Objective: To determine whether a proton-pump inhibitor improves asthma control in adult asthmatic patients with acid reflux symptoms.

Design: Multicenter, double-blind, randomized, placebo-controlled trial.

Setting: Twenty-nine private practices and 3 academic practices in the United States.

Patients: Two hundred seven patients receiving usual asthma care including an inhaled corticosteroid (ICS). Patients had acid reflux symptoms and moderate-to-severe persistent asthma.

Intervention: Lansoprazole, 30 mg bid, or placebo, bid, for 24 weeks.

Measurements: The primary outcome measure was daily asthma symptoms by diary. Secondary asthma outcomes included rescue albuterol use, daily morning and evening peak expiratory flow, FEV1, FVC, asthma quality of life with standardized activities (AQLQS) questionnaire score, investigator-assessed symptoms, exacerbations, and oral corticosteroid-treated exacerbations.

Results: Daily asthma symptoms, albuterol use, peak expiratory flow, FEV1, FVC, and investigator-assessed asthma symptoms at 24 weeks did not improve significantly with lansoprazole treatment compared to placebo. The AQLQS emotional function domain improved at 24 weeks (p = 0.025) with lansoprazole therapy. Fewer patients receiving lansoprazole (8.1% vs 20.4%, respectively; p = 0.017) had exacerbations and oral corticosteroid-treated (ie, moderate-to-severe) exacerbations (4% vs 13.9%, respectively; p = 0.016) of asthma. A post hoc subgroup analysis revealed that fewer patients receiving one or more long-term asthma-control medications in addition to an ICS experienced exacerbations (6.5% vs 24.6%, respectively; p = 0.016) and moderate-to-severe exacerbations (2.2% vs 17.5%, respectively; p = 0.021) with lansoprazole therapy.

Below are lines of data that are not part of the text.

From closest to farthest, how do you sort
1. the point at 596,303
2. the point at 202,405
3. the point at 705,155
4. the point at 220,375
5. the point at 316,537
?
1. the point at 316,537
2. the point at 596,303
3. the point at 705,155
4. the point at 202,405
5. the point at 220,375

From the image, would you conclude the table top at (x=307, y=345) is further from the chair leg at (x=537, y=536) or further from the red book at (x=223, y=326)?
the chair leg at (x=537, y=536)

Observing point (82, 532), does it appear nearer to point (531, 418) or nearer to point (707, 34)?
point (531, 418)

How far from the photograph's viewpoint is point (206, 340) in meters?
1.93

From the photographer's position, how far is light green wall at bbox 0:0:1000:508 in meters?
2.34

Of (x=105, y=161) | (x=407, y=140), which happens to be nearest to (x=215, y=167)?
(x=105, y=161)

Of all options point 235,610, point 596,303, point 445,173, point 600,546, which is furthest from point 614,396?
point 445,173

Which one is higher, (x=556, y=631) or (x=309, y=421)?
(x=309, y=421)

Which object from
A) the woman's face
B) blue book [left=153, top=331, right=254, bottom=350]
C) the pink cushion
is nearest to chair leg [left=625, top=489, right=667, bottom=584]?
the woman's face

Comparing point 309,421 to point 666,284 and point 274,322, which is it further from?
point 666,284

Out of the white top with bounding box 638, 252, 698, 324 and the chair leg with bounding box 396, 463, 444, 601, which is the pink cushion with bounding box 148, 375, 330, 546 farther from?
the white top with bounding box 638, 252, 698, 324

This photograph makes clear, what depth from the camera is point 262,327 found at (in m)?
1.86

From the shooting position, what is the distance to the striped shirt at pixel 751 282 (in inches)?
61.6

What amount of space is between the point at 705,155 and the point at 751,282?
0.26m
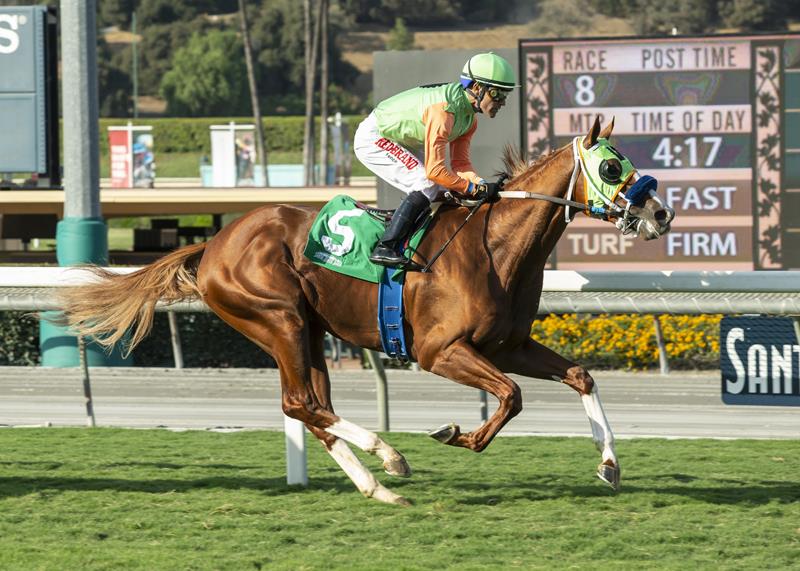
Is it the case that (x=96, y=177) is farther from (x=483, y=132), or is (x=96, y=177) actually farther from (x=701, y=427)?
(x=701, y=427)

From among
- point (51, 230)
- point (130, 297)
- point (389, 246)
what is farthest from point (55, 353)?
point (51, 230)

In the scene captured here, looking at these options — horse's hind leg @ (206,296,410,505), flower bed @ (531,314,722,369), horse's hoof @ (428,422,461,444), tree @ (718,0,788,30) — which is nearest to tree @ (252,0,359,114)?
tree @ (718,0,788,30)

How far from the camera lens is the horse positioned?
16.4ft

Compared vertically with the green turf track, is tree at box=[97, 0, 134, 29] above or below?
above

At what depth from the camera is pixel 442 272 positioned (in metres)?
5.14

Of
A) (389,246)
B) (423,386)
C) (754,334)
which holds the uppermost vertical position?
(389,246)

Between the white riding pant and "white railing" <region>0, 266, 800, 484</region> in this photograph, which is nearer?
the white riding pant

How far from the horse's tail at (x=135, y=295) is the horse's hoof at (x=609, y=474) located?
1.84m

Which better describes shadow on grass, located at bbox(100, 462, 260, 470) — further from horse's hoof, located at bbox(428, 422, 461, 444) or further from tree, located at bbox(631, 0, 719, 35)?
tree, located at bbox(631, 0, 719, 35)

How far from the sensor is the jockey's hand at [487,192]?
5.19 metres

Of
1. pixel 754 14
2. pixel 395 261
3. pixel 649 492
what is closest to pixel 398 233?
pixel 395 261

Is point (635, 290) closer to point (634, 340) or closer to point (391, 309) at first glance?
point (391, 309)

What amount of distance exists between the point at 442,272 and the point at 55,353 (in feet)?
18.9

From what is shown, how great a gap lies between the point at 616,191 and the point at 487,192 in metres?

Conclusion: In adult patients with moderate-to-severe persistent asthma and symptoms of acid reflux, treatment with 30 mg of lansoprazole bid for 24 weeks did not improve asthma symptoms or pulmonary function, or reduce albuterol use. However, this dose significantly reduced asthma exacerbations and improved asthma quality of life, particularly in those patients receiving more than one asthma-control medication.